To measure the performance of your app’s functionality, you will need to add Markers and Measures into your code.

Ideally, you add those into critical parts of your application where you want to ensure that they stay performant over time.

What is a Mark and Measure?

Working with Performance API, you will see Mark and Measure mentioned a lot. Understanding the difference between those two is essential.

Difference between Marker and Measure.
Difference between Marker and Measure.

Basic use case

Let's measure how long it takes to show the next image after clicking the button.

What we're building.
What we're building.

For that, we will have to add two markers - one for button clicked and one for image loaded.

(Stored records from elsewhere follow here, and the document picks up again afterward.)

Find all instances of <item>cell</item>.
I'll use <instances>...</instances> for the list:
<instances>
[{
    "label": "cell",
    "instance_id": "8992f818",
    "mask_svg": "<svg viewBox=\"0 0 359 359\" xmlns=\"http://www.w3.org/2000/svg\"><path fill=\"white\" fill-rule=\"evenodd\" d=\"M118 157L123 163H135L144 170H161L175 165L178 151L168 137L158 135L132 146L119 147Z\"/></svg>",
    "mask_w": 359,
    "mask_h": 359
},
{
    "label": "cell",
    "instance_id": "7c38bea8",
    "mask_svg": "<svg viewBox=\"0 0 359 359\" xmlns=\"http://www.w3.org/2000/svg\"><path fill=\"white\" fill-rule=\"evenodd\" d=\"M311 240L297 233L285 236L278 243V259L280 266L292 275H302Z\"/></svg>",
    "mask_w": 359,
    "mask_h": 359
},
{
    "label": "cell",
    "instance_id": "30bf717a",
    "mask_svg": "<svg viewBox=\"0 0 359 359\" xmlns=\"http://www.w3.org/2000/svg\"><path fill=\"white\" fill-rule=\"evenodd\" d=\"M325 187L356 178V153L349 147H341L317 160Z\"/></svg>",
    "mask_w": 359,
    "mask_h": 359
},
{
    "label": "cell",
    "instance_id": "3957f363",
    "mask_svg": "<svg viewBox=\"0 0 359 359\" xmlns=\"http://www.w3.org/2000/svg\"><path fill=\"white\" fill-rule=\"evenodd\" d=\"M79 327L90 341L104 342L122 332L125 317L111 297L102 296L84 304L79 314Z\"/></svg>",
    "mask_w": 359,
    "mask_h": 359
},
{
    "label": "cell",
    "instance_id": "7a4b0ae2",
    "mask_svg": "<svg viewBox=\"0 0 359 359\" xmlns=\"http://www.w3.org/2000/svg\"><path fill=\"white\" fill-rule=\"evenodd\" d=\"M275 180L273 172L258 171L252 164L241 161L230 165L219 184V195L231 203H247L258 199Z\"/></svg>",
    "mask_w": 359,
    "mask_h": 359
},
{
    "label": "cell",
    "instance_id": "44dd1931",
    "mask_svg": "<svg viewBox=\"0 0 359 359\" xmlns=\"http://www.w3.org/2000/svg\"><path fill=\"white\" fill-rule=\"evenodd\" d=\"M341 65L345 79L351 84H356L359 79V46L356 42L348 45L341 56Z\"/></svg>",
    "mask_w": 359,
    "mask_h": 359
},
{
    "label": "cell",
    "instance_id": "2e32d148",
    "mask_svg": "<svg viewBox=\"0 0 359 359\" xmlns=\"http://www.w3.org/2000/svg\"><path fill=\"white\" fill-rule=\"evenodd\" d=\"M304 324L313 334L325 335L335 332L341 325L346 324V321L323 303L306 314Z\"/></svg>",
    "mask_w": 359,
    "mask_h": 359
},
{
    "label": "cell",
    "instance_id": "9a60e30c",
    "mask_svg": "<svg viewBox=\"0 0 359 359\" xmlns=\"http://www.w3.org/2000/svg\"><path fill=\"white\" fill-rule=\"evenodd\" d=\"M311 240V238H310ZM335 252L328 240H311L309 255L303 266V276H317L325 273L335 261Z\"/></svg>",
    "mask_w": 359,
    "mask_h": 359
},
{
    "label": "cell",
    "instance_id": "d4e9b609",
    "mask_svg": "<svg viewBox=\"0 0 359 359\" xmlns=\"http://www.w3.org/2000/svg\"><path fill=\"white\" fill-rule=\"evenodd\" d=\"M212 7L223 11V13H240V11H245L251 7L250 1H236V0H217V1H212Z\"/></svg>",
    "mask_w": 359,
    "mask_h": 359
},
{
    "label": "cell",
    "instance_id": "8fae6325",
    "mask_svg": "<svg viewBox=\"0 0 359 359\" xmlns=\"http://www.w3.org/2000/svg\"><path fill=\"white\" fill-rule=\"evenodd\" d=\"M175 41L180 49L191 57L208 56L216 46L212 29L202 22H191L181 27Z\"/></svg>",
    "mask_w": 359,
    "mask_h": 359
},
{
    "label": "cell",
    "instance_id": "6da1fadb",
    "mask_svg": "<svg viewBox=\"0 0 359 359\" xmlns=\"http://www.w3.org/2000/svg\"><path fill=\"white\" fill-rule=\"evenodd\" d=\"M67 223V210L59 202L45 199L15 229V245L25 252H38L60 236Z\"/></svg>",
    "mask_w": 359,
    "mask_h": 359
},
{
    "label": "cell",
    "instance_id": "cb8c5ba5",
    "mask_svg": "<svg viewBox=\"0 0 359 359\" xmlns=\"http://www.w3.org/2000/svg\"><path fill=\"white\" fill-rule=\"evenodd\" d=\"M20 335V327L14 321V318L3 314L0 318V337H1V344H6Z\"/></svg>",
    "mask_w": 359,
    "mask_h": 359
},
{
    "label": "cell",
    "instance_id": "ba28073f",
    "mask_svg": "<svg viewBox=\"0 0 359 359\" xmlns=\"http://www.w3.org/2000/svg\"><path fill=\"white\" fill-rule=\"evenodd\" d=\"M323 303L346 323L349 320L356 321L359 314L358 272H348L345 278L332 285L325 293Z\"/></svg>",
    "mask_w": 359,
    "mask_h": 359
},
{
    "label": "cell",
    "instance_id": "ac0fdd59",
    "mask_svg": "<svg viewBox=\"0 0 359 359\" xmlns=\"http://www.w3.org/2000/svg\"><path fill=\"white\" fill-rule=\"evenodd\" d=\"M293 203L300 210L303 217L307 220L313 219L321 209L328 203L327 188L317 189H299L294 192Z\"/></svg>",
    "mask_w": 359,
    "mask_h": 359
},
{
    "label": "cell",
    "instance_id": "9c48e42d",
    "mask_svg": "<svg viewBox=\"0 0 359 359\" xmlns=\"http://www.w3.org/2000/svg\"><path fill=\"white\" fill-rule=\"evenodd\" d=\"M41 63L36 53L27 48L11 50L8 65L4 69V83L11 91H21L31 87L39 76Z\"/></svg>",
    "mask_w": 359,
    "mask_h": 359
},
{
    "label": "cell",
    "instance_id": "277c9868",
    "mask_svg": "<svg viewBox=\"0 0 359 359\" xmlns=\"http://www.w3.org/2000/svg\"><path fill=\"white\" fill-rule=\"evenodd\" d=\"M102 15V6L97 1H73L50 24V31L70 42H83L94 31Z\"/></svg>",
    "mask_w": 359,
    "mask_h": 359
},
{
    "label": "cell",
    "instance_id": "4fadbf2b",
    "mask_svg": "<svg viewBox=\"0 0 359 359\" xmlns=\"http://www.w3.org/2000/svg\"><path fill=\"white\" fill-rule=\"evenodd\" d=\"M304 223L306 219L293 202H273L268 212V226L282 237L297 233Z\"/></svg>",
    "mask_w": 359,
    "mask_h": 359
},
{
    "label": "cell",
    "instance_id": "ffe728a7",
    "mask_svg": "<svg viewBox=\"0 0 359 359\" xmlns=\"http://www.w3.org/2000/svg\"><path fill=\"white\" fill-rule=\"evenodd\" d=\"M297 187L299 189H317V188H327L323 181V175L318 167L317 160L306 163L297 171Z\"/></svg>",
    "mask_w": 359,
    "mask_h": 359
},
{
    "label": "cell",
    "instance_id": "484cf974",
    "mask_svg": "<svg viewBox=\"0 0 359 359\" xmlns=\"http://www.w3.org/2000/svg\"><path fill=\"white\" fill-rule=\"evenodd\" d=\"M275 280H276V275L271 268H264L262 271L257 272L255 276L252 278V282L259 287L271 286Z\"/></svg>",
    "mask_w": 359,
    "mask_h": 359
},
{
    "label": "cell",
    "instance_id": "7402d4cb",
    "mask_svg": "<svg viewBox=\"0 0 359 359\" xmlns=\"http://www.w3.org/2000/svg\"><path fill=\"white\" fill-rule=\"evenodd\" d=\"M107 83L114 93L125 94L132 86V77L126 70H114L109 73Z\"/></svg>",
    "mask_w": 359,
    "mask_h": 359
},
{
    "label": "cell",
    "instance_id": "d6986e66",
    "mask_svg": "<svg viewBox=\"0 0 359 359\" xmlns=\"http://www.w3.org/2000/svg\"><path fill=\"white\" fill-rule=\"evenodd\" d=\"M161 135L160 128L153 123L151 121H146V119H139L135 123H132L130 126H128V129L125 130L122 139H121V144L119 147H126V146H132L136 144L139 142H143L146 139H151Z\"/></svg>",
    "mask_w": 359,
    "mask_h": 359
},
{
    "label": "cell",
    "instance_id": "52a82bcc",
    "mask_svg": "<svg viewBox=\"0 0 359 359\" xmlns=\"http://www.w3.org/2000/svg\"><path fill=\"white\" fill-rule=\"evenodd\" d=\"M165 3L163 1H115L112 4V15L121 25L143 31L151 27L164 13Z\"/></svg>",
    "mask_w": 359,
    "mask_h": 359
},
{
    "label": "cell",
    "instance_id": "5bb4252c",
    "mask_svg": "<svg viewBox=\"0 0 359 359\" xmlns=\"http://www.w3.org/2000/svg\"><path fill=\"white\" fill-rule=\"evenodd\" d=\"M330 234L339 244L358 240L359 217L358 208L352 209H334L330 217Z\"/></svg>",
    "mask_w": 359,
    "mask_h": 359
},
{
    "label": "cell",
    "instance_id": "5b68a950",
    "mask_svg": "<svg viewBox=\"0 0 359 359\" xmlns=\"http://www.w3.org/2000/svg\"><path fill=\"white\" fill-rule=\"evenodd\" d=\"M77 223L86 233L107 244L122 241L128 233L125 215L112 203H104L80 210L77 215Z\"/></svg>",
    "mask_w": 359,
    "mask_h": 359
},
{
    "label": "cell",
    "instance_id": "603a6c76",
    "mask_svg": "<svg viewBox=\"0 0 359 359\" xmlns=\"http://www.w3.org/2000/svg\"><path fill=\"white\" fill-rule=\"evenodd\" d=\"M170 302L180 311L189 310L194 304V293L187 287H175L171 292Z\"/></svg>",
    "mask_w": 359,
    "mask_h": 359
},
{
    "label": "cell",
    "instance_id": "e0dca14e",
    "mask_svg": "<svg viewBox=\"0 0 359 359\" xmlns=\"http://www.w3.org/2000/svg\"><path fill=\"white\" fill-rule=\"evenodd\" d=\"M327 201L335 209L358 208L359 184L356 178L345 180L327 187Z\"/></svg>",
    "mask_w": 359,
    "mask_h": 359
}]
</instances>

With marks in place, we can then measure the time between them.

(Full example in Codesandbox).

button.addEventListener('click', () => {
  performance.mark("button-clicked") // <-- mark button click

  let response = await fetch('...').then(r => r.json())
  let imgEl = document.querySelector('#img')

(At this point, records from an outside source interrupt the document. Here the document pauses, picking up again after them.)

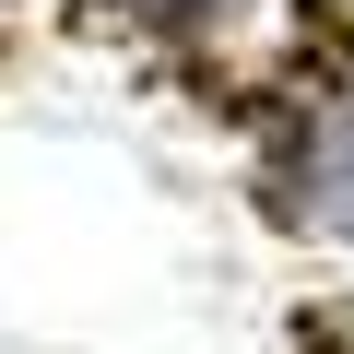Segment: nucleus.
Segmentation results:
<instances>
[{
    "mask_svg": "<svg viewBox=\"0 0 354 354\" xmlns=\"http://www.w3.org/2000/svg\"><path fill=\"white\" fill-rule=\"evenodd\" d=\"M307 189H330L319 213H330V225H354V95H330V106H319V142H307Z\"/></svg>",
    "mask_w": 354,
    "mask_h": 354,
    "instance_id": "1",
    "label": "nucleus"
},
{
    "mask_svg": "<svg viewBox=\"0 0 354 354\" xmlns=\"http://www.w3.org/2000/svg\"><path fill=\"white\" fill-rule=\"evenodd\" d=\"M130 12H153V24H248L260 0H130Z\"/></svg>",
    "mask_w": 354,
    "mask_h": 354,
    "instance_id": "2",
    "label": "nucleus"
}]
</instances>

  imgEl.addEventListener("load", () => {
    performance.mark("image-loaded") // <-- mark image loaded

    let measure = performance.measure(
      "load-next-image-duration", // measure name
      "button-clicked", // start mark
      "image-loaded" // end mark
    )

    console.log(`${measure.name}'s duration: ${measure.duration}`)
  }, {once: true})

  imgEl.src = response.url
});

The benefit of using the native API is that it also shows up your markers and measures in DevTools.

DevTools timeline with Performance Markers and Measure.
DevTools timeline with Performance Markers and Measure.

Sending measures to external monitoring tools

One last step is to actually log those performance measures into external systems, where you can then analyze your performance trends over time.

The Measure object has name and duration properties that are ideal candidates to be sent.

With PerformanceObserver API, it’s just a few lines of code.

function perfObserver(list, observer) {
  list.getEntries().forEach(entry => {
    // replace with monitoring tool of your choice
    newrelic.addPageAction(entry.name, { duration: entry.duration })
  })
}

const observer = new PerformanceObserver(perfObserver)
observer.observe({ entryTypes: ["measure"] })

And that’s it. I hope this short introduction helped you to understand how easy it is to use Performance API to monitor your app.

For advanced use cases, visit the MDN docs for Performance API.